Los Angeles Times
July 21, 2005
'Bumpy' Kanahele has carved out an Oahu village where native values reign. Many see it as a steppingstone to the goal of sovereignty.
By Tomas Alex Tizon Times Staff Writer
WAIMANALO, Hawaii — From Honolulu, it takes an hour to drive here, heading north over dagger-like mountains and then east through rolling farm country to the outermost corner of the island known by some as the Hawaiians' Hawaii.
Tour buses circling the island don't stop here except to gas up.
Those who step off the bus won't find hula dancers greeting them with leis, or five-star hotels, or even two-star ones. They'll find a sleepy, rough-edged, working-class town of 10,000 people, some of whom don't like tourists and don't mind saying so.
"Haole, go home!" and variations of whites-aren't-welcome are occasionally shouted from front porches as a reminder that this isn't Waikiki. It's a different world. Locals rule here.

====================

Set problem a.
Collect every line of the records that contains the string "green" and copy each one out.
The article and the records have no connection to each other.

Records
====================

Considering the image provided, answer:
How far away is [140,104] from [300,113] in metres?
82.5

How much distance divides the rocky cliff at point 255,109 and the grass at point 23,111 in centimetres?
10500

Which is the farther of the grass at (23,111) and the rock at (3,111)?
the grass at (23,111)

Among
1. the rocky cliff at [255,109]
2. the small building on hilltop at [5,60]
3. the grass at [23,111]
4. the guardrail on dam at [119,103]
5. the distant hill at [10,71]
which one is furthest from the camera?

====================

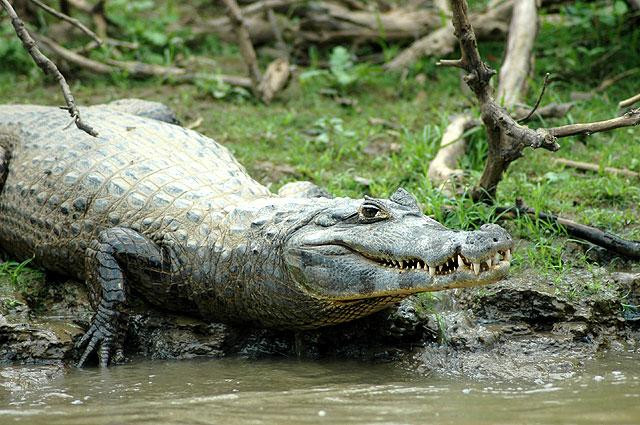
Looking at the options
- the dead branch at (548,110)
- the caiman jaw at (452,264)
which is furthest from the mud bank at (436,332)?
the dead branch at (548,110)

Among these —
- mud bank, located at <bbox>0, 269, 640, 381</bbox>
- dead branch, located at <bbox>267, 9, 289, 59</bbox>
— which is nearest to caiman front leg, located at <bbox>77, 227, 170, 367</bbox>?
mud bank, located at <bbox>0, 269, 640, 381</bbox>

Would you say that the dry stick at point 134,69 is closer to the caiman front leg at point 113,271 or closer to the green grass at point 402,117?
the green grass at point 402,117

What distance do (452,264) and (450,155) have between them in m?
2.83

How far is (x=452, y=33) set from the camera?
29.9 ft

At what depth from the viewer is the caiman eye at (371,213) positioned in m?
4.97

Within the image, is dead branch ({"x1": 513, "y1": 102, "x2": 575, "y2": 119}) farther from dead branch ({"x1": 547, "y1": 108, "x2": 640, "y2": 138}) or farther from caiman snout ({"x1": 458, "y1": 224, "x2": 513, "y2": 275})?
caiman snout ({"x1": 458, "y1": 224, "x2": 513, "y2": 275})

====================

Set problem b.
Reproduce a passage of the Waimanalo article word for word, beginning at the words "Those who step" and stopping after "mind saying so.".

Complete answer a.
Would you say that the dry stick at point 134,69 is closer to the caiman front leg at point 113,271 or closer to the green grass at point 402,117?
the green grass at point 402,117

Complete answer b.
Those who step off the bus won't find hula dancers greeting them with leis, or five-star hotels, or even two-star ones. They'll find a sleepy, rough-edged, working-class town of 10,000 people, some of whom don't like tourists and don't mind saying so.